Ultrasound (US) is useful but operator-dependent. US imaging is a non-invasive, cheap, and radiation-free diagnostic test which allows for dynamic evaluation. It can be used conveniently for superficial structures such as those in the upper extremity.5 For ulnar wrist pathologies, US imaging can be used to detect tendon rupture, adhesions, tendonitis, compressive peripheral neuropathy, and blood flow in the ulnar wrist. It also describes any masses or fluid accumulation.6,7
Plain radiographs of the wrist should be obtained in all patients with acute or chronic wrist pain. Distal ulnar displacement, dorsal angulation of distal radius fractures greater than 20° mm, radius shortening greater than 5 mm, DRUJ widening, and/or ulnar styloid fracture may suggest accompanying DRUJ instability.8
Radiographs of the wrist, especially true posteroanterior views (shoulder abducted to 90°, elbow flexed to 90°, and forearm at neutral rotation), are important in measuring the ulnar variance, and lateral views (the palmar aspect of the pisiform is at the central third of the interval between the volar cortex of the scaphoid tubercle and the volar capitate)9 are the first steps in the imaging process. Specialized imaging should be considered based on the suspected pathology. When pisiform pain is elicited, the piso-triquetral joint can be scanned with a lateral wrist view, and the wrist is supinated at 30° to align the joint with the X-ray beam. The carpal tunnel view is also important in suspected hook of hamate fractures.8
Fluoroscopy is beneficial for assessing dynamic instability that manifests as aberrant carpal motion in individuals who report an abrupt shift or clunk with wrist deviation. In lunotriquetral (LT) ligament injury, when the wrist moves from radial to ulnar deviation, the triquetrum catches up and extends.1
CT can help diagnose undetectable carpal fractures. For DRUJ pathologies, both wrists must be assessed with the forearm in the same position, and imaging in a neutral position, pronation, and supination may be required. Bilateral axial CT can be used to assess the DRUJ congruency.

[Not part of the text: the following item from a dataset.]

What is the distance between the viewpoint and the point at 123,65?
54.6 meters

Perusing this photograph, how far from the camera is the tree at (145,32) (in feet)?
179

MRI enhanced the evaluation of ulnar wrist pain. It helps define the soft tissue anatomy and osseous pathology. Regarding the identification of TFCC tears, MRI10 has a sensitivity of 100% and a specificity of 90% for the detection of a tear, but only a specificity of 75% for the detection of the tear location. Haims et al11 discovered a decreased sensitivity of MRI using a 1.5-T magnet (54% to 73%). The stronger MRI magnets improve the diagnostic sensitivity and specificity for TFCC tears.12 Using a 3-T magnet, Magee detected TFCC tears with a sensitivity of 89% and a specificity of 100%.
It is not necessary to use contrast to describe the internal wrist and hand abnormalities. It is frequently helpful to distinguish solid from cystic lesions in the presence of palpable soft tissue abnormalities and to detect active synovitis in the presence of inflammatory arthropathy, either to make the initial diagnosis of the condition or to monitor the effectiveness of treatment. At our institution, the most common indication for intravenous contrast is to better characterize suspected infections. Some institutions have used contrast imaging to assess whether the bones demonstrate signs of osteonecrosis.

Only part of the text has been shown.